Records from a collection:
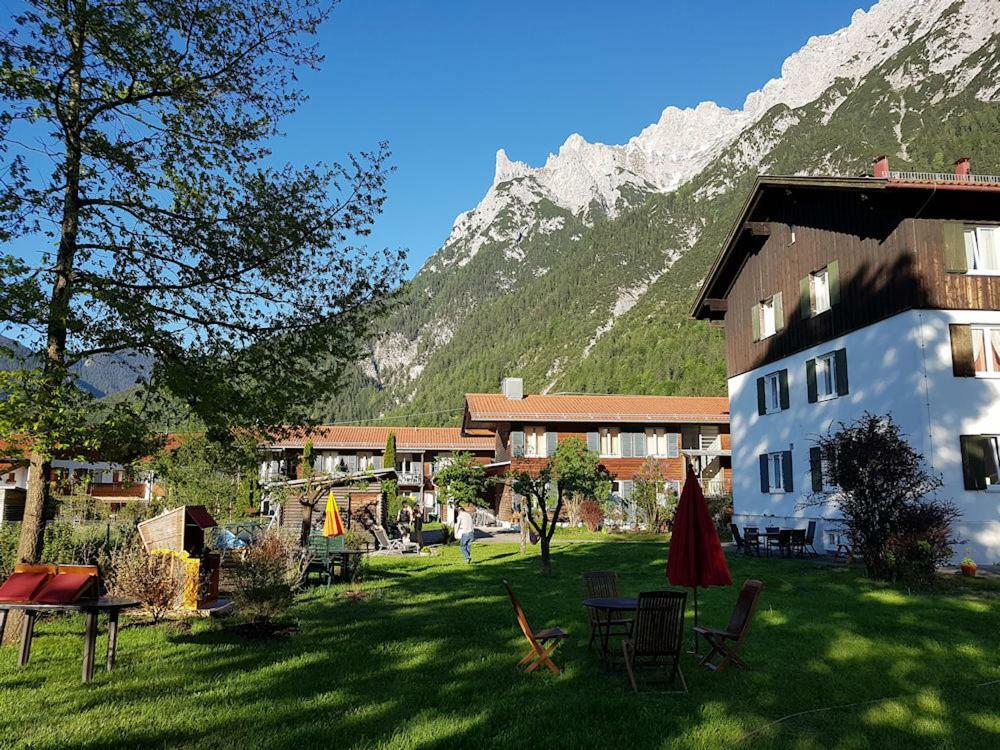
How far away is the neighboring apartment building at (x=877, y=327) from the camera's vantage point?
688 inches

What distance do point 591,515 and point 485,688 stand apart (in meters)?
27.5

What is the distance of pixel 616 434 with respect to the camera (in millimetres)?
41844

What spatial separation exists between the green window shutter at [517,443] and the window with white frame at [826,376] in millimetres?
20809

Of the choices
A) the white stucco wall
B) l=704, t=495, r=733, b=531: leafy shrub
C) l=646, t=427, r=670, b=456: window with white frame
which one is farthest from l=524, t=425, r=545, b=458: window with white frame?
the white stucco wall

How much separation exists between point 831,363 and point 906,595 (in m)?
9.65

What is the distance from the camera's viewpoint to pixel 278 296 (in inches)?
418

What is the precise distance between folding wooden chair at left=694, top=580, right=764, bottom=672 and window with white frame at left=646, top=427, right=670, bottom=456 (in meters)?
33.7

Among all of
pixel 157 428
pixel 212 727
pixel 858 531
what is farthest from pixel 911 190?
pixel 212 727

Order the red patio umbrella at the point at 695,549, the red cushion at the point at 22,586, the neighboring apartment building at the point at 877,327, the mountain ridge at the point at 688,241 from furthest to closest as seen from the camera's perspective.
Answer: the mountain ridge at the point at 688,241, the neighboring apartment building at the point at 877,327, the red patio umbrella at the point at 695,549, the red cushion at the point at 22,586

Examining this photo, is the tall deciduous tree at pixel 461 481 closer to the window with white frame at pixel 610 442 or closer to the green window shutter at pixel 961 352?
the window with white frame at pixel 610 442

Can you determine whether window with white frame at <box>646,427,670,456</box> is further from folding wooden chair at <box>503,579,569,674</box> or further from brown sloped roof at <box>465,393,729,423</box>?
folding wooden chair at <box>503,579,569,674</box>

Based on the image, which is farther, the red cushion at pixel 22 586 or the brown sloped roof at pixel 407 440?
the brown sloped roof at pixel 407 440

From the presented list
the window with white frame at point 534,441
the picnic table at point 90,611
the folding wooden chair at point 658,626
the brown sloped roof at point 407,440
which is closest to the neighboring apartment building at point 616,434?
the window with white frame at point 534,441

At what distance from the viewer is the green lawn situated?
589 cm
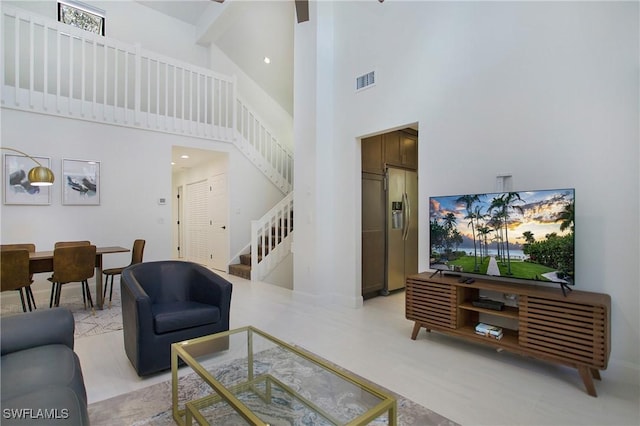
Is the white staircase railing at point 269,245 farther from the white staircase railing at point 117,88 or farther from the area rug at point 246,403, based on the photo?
the area rug at point 246,403

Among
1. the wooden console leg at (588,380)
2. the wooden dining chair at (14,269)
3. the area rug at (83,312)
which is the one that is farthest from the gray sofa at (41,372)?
the wooden console leg at (588,380)

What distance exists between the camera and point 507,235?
8.71ft

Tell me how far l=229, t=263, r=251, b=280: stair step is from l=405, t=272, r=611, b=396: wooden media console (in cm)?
380

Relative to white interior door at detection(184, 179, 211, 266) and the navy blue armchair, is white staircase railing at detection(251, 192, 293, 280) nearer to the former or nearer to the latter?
white interior door at detection(184, 179, 211, 266)

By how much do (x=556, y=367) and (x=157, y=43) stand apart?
8.79 m

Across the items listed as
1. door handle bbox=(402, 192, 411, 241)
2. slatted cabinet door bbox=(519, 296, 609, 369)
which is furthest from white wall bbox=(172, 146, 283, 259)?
slatted cabinet door bbox=(519, 296, 609, 369)

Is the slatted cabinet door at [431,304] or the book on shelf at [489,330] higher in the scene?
the slatted cabinet door at [431,304]

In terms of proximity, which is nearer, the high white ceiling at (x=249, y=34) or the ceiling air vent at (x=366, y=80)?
the ceiling air vent at (x=366, y=80)

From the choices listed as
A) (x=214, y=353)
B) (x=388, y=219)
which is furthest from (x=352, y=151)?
(x=214, y=353)

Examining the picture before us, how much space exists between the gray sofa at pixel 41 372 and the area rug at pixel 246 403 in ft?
1.62

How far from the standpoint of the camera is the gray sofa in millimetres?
1169

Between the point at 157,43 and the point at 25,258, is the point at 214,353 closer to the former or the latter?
the point at 25,258

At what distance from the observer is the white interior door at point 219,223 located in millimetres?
7012

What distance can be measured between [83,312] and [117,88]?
4225 mm
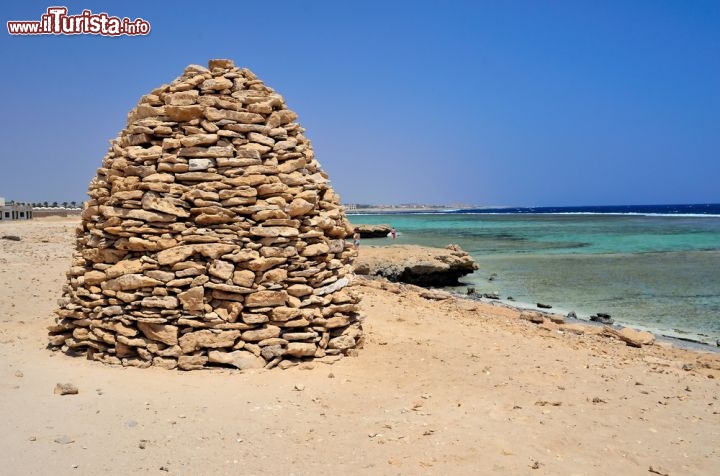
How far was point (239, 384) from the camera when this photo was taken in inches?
283

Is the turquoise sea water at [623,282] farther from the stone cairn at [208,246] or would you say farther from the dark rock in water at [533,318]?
the stone cairn at [208,246]

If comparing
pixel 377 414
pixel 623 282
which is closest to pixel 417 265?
pixel 623 282

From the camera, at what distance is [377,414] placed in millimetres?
6629

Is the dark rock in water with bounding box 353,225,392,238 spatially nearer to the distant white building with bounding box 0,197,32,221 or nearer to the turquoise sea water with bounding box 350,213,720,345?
the turquoise sea water with bounding box 350,213,720,345

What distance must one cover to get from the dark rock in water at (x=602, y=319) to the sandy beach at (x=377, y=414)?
5050 millimetres

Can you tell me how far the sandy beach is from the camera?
5.52 meters

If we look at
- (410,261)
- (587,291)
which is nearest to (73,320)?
(410,261)

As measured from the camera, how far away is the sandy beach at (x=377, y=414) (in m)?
5.52

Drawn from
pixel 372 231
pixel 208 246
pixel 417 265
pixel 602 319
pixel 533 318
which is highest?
pixel 208 246

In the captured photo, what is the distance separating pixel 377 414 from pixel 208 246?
2945 mm

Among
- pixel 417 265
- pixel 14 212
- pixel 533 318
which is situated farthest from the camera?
pixel 14 212

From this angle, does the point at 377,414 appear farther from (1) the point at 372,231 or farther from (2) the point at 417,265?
(1) the point at 372,231

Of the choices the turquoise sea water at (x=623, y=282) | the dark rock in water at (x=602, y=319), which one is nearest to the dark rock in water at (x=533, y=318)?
the dark rock in water at (x=602, y=319)

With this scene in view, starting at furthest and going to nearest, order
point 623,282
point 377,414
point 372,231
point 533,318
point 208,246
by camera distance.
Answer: point 372,231
point 623,282
point 533,318
point 208,246
point 377,414
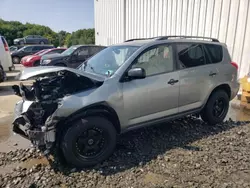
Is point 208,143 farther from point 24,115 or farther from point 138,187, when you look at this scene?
point 24,115

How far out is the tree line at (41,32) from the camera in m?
42.8

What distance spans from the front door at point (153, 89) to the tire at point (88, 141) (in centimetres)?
42

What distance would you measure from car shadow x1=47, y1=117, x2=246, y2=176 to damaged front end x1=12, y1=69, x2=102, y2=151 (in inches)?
19.5

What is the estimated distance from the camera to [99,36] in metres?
19.8

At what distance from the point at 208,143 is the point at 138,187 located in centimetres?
175

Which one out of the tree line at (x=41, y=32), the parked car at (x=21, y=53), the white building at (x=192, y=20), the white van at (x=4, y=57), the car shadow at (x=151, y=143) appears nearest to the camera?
the car shadow at (x=151, y=143)

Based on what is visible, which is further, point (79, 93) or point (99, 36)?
point (99, 36)

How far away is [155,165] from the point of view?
3.26 m

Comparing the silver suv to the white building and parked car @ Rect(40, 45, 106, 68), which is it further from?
parked car @ Rect(40, 45, 106, 68)

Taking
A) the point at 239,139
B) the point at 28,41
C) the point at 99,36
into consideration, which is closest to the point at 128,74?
the point at 239,139

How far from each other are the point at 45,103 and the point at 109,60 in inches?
52.7

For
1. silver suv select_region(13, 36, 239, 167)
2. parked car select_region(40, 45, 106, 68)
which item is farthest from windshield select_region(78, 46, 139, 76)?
parked car select_region(40, 45, 106, 68)

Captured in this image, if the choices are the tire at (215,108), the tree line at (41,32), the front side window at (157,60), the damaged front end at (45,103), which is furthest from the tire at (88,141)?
the tree line at (41,32)

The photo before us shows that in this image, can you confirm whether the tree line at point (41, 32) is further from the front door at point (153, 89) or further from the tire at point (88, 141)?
the tire at point (88, 141)
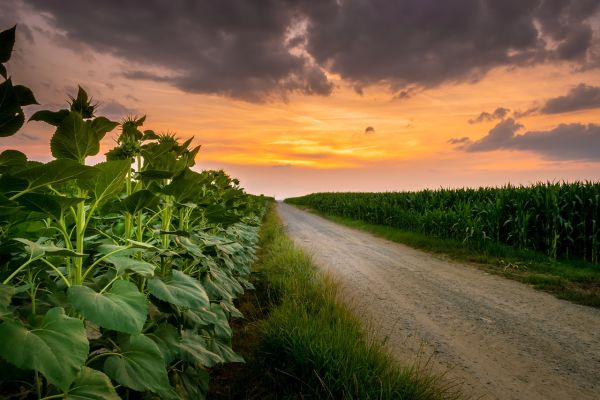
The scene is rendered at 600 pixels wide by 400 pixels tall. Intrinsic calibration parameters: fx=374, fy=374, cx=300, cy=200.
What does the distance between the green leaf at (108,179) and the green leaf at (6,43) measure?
435 mm

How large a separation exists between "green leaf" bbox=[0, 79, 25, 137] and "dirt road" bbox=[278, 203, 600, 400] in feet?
10.5

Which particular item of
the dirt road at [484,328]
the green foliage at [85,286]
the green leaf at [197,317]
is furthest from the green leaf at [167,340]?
the dirt road at [484,328]

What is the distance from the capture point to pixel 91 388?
1.21 metres

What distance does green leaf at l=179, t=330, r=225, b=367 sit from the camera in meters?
1.96

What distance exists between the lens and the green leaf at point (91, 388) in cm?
118

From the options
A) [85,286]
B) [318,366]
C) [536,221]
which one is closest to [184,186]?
[85,286]

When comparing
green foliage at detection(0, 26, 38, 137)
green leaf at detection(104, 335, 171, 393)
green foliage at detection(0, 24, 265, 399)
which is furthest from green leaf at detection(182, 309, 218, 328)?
green foliage at detection(0, 26, 38, 137)

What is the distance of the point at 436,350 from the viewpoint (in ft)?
14.0

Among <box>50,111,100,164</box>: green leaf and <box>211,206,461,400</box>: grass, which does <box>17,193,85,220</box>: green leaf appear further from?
<box>211,206,461,400</box>: grass

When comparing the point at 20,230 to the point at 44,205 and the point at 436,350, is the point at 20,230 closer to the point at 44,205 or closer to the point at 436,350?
the point at 44,205

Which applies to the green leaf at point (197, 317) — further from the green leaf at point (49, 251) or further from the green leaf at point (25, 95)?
the green leaf at point (25, 95)

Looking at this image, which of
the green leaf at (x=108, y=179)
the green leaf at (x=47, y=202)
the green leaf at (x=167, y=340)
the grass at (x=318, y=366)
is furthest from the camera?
the grass at (x=318, y=366)

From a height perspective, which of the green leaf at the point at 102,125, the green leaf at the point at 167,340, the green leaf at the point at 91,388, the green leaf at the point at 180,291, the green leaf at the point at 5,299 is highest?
the green leaf at the point at 102,125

What you have to do:
What needs duplicating is the run of lines from the one containing "Among <box>50,111,100,164</box>: green" through the last line of the entries above, exact and complete.

Solution below:
Among <box>50,111,100,164</box>: green leaf and <box>211,206,461,400</box>: grass, which does <box>17,193,85,220</box>: green leaf appear further from?
<box>211,206,461,400</box>: grass

When comparing the point at 20,230 to the point at 44,205 and the point at 436,350, is the point at 20,230 closer to the point at 44,205 or closer to the point at 436,350?
the point at 44,205

Which applies to the green leaf at point (197, 317) — further from the green leaf at point (49, 251) or further from the green leaf at point (25, 95)?
the green leaf at point (25, 95)

Looking at this image, which of
the green leaf at (x=108, y=179)
the green leaf at (x=47, y=202)
the green leaf at (x=167, y=340)
the grass at (x=318, y=366)
is furthest from the camera?
the grass at (x=318, y=366)

From a height perspective, which of the green leaf at the point at 102,125, the green leaf at the point at 167,340, the green leaf at the point at 91,388, the green leaf at the point at 180,291, the green leaf at the point at 5,299 is highest?
the green leaf at the point at 102,125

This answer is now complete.